11. Queue cross-reference searches

When reading FTS results, automatically queue sub-searches for:

  • Every named non-target person (witnesses, executors, appraisers, heirs, neighbors)
  • Distinctive landmarks or property descriptions
  • Slaveholder ↔ enslaved name pairs
  • Powers of attorney → search the named agent in the other county
  • Marginal annotations referencing later transactions

Present these as suggestions: "This deed names John Brennan as a witness. Would you like me to search for other documents mentioning Brennan in this county?"

12. Pass records to extraction

For each promising record, invoke record-extraction to process it. FTS results include transcript text — pass this context along.

13. Present results

After completing a search (or a batch of searches from the plan):

  • Summarize what was searched and what was found
  • Highlight non-principal mentions (witnesses, neighbors) — these are FTS's unique value
  • Show the log entries created
  • Show plan progress
  • Suggest next steps:
    • More plan items → "Shall I continue with the next search?"
    • Cross-reference opportunities → "I found 3 witnesses. Search for them?"
    • All plan items done → "All planned searches are complete."
    • No results → "No matches in FTS. Would you like to try indexed search (search-records) or re-plan?"

Important rules

  • Always use + to require terms. Default is OR (millions of irrelevant results).
  • Search name first, filter place after. Place in the query causes metadata false positives.
  • FTS results are derivative sources. Always verify against the original image.
  • A nil result does not prove absence. Try variants before declaring negative; log exact parameters for reproducibility.
  • Log every search. Including nil results. The log is the GPS audit trail.
  • Let the user confirm before extraction. Never fabricate results.
  • Do NOT write to sources or assertions. This skill only writes to log and plans (status updates). Creating source entries and extracting assertions is record-extraction's job — pass promising records there instead.
  • Do NOT add extra fields to plan items.
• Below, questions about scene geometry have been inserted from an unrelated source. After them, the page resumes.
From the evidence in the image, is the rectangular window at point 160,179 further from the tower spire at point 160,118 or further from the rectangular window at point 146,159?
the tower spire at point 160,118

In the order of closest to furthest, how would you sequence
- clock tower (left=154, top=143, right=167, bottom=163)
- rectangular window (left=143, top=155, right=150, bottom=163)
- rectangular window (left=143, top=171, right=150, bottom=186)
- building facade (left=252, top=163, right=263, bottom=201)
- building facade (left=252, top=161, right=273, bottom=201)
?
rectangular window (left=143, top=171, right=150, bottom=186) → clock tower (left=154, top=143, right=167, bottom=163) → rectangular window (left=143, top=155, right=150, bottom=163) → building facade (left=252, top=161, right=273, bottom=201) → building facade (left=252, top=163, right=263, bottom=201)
Plan items have a fixed schema (id, sequence, record_type, jurisdiction, date_range, repository, rationale, fallback_for, status). Do not add completion_note, notes, or any other fields — the schema enforces additionalProperties: false.
  • Always use keywords for queries. Do not fall back to nlQuery when keywords queries return few or no results. Use nlQuery only when the user explicitly asks for a natural language search or provides a tree person ID.

Re-invocation behavior

Writes: via research_log_append, a new entry in the log section of research.json (append-only) plus its results/log_NNN.json sidecar (the tool finalizes the staged payload); and, via research_append, the status field on the corresponding plan item.
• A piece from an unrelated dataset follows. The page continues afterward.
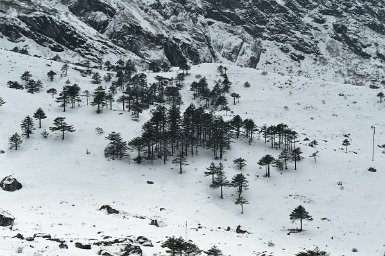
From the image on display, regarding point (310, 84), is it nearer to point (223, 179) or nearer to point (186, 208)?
point (223, 179)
On repeat invocation: always appends a new log_ entry — re-running the search is itself a logged event. Updates the plan item's status if applicable.

Do not duplicate: the log is append-only and research_log_append only appends (no update or delete), so prior log_ entries and their sidecars are never touched. Two consecutive runs of the same query produce two log entries and two sidecars; that's correct.